> [A sua tarefa] Escreva, por favor, a continuação da entrevista sobre a criação dos jogos Ace Attorney, começando logo depois da última frase apresentada.

> [Documento de origem]
Para ser sincero, acho que não era uma coisa de que estivéssemos conscientes. Nessa altura tínhamos uma equipa pequena de sete pessoas e creio que estávamos apenas a tentar fazer algo que considerássemos divertido. Foi daí que obtivemos a nossa energia. Pensávamos, desde o início, que gostaríamos de fazer algo que pudesse ser jogado a um bom ritmo. Contudo, os truques que as equipas de desenvolvimento dos jogos eram capazes de empregar em consolas de videojogos portáteis para produzir esse tipo de ritmo resumiam-se às nossas decisões relativamente ao momento certo para gerar sons durante o jogo ou os intervalos certos entre o texto apresentado aos jogadores no ecrã. De certa forma, o formato básico dos jogos Ace Attorney foi estabelecido em resultado do nosso foco nesses aspetos quando estávamos a desenhar o jogo original.

Iwata:

Sinto que muitos jogos dão tanta prioridade ao sistema de jogo que isso impõe restrições nas histórias que contam. Estes jogos acabam por não ser tão divertidos quanto poderiam ser. Como é que evitaram que isto acontecesse em Ace Attorney?

> [Bloco de dados]
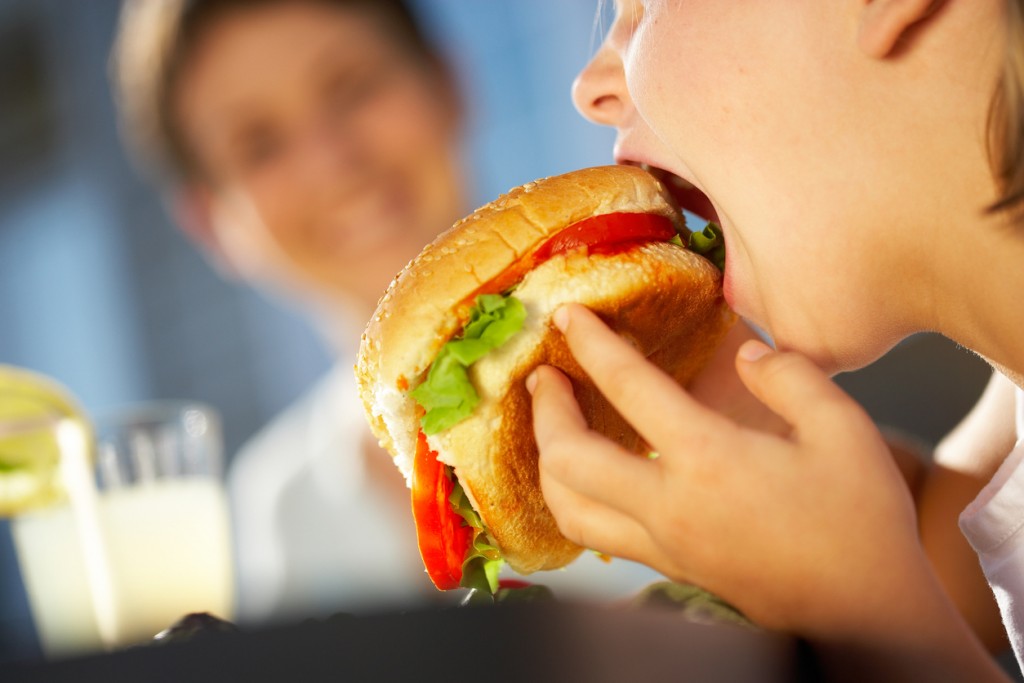 Cropped shot of girl eating big hamburger outdoors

> [Resposta à tarefa]
Takumi:

Hmm, talvez tenha sido uma questão de sorte…

Iwata:

Haha! (risos)

Takumi:

Quando fizemos o primeiro jogo eu ainda era novo na indústria, logo, destemido. Fiquei totalmente absorvido na escrita da história e adiei quaisquer cálculos ou decisões difíceis que precisassem de ser tomadas. Por exemplo, o segundo capítulo do primeiro jogo era, originalmente, o primeiro, o que teria significado que o jogo começava com a morte de uma personagem importante…

Iwata:

Sem dúvida! (risos)

Takumi:

As pessoas disseram que isso era simplesmente muito repentino, por isso incluí o atual primeiro capítulo para apresentar a personagem devidamente e introduzir o jogador no segundo capítulo. Quando o jogo foi lançado, muita gente disse que era um desenvolvimento verdadeiramente chocante! (risos) Suponho que quando uma personagem que acabou de ser cuidadosamente apresentada é de repente eliminada, isso seja menos esperado. Não pensava que funcionasse assim, por isso fiquei bastante surpreendido com as reações das pessoas.

Iwata:

Então não te mantiveste propriamente afastado de métodos consagrados, a verdade é que estes métodos nunca sequer chegaram a existir para ti. E o resto deve-se ao talento, claro.

Takumi:

Era a primeira vez que escrevia uma história, por isso não conhecia nenhuma técnica nem coisas desse género. Quando o jogo foi lançado aprendi muito com as opiniões e reações das pessoas que o jogaram. Senti mesmo que o Phoenix e eu estávamos a aprender e a ganhar mais experiência em conjunto à medida que íamos avançando.

Hino:

Sabes, pareceu-me que tinha sido pensado cuidadosamente...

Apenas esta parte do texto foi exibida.